* **JOB**:
Output the rows below as a JSON list of strings, with one string per line and blank lines omitted.

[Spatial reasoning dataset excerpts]
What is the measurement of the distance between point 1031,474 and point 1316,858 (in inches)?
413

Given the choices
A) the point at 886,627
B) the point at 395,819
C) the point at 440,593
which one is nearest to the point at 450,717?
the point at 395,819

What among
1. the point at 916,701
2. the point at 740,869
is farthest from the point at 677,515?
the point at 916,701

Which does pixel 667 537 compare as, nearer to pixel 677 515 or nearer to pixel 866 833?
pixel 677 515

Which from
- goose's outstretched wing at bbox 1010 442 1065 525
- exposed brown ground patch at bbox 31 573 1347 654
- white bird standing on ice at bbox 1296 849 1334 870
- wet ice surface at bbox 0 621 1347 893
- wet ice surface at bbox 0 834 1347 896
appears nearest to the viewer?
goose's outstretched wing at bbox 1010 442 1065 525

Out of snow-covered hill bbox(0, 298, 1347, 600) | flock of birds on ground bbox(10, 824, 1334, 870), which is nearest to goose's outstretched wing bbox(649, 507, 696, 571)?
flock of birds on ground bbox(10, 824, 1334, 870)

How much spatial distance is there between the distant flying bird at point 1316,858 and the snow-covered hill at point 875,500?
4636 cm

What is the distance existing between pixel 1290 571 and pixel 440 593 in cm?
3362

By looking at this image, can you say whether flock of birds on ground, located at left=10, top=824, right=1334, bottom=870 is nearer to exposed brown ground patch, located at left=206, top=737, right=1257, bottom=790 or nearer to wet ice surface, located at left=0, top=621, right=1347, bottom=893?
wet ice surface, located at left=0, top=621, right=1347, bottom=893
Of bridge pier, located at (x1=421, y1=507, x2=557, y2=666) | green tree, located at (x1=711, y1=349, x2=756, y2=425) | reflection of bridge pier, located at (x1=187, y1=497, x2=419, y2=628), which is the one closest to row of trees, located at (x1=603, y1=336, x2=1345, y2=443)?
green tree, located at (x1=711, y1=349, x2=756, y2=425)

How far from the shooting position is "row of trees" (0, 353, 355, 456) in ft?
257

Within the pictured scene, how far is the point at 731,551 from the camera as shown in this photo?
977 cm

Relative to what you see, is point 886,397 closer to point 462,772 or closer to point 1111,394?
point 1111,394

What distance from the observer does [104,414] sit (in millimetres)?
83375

* **RESULT**:
[
  "What is the measurement of the distance between point 1031,474 and point 1316,858 (in inches)?",
  "413",
  "Given the choices",
  "A) the point at 886,627",
  "B) the point at 395,819",
  "C) the point at 440,593",
  "which one is nearest to the point at 450,717?",
  "the point at 395,819",
  "What among",
  "1. the point at 916,701",
  "2. the point at 740,869",
  "is farthest from the point at 677,515?",
  "the point at 916,701",
  "Which does pixel 667 537 compare as, nearer to pixel 677 515 or nearer to pixel 866 833?",
  "pixel 677 515",
  "Which from",
  "- goose's outstretched wing at bbox 1010 442 1065 525",
  "- exposed brown ground patch at bbox 31 573 1347 654",
  "- white bird standing on ice at bbox 1296 849 1334 870",
  "- wet ice surface at bbox 0 621 1347 893",
  "- wet ice surface at bbox 0 834 1347 896",
  "appears nearest to the viewer?",
  "goose's outstretched wing at bbox 1010 442 1065 525",
  "Out of snow-covered hill bbox(0, 298, 1347, 600) | flock of birds on ground bbox(10, 824, 1334, 870), which is nearest to goose's outstretched wing bbox(649, 507, 696, 571)?",
  "flock of birds on ground bbox(10, 824, 1334, 870)",
  "How much spatial distance is there between the distant flying bird at point 1316,858 and the snow-covered hill at point 875,500?",
  "4636 cm",
  "What is the distance existing between pixel 1290 571 and pixel 440 593 in cm?",
  "3362",
  "By looking at this image, can you say whether flock of birds on ground, located at left=10, top=824, right=1334, bottom=870 is nearer to exposed brown ground patch, located at left=206, top=737, right=1257, bottom=790 or nearer to wet ice surface, located at left=0, top=621, right=1347, bottom=893?",
  "wet ice surface, located at left=0, top=621, right=1347, bottom=893",
  "Of bridge pier, located at (x1=421, y1=507, x2=557, y2=666) | green tree, located at (x1=711, y1=349, x2=756, y2=425) | reflection of bridge pier, located at (x1=187, y1=497, x2=419, y2=628), which is the one closest to row of trees, located at (x1=603, y1=336, x2=1345, y2=443)?",
  "green tree, located at (x1=711, y1=349, x2=756, y2=425)",
  "How far from the shooting position is \"row of trees\" (0, 353, 355, 456) in ft?",
  "257",
  "Within the pictured scene, how far is the point at 731,551 from the camera as shown in this photo?",
  "977 cm",
  "Relative to what you see, is point 886,397 closer to point 462,772 or closer to point 1111,394?",
  "point 1111,394",
  "What distance from the observer does [104,414] sit (in millimetres)?",
  "83375"
]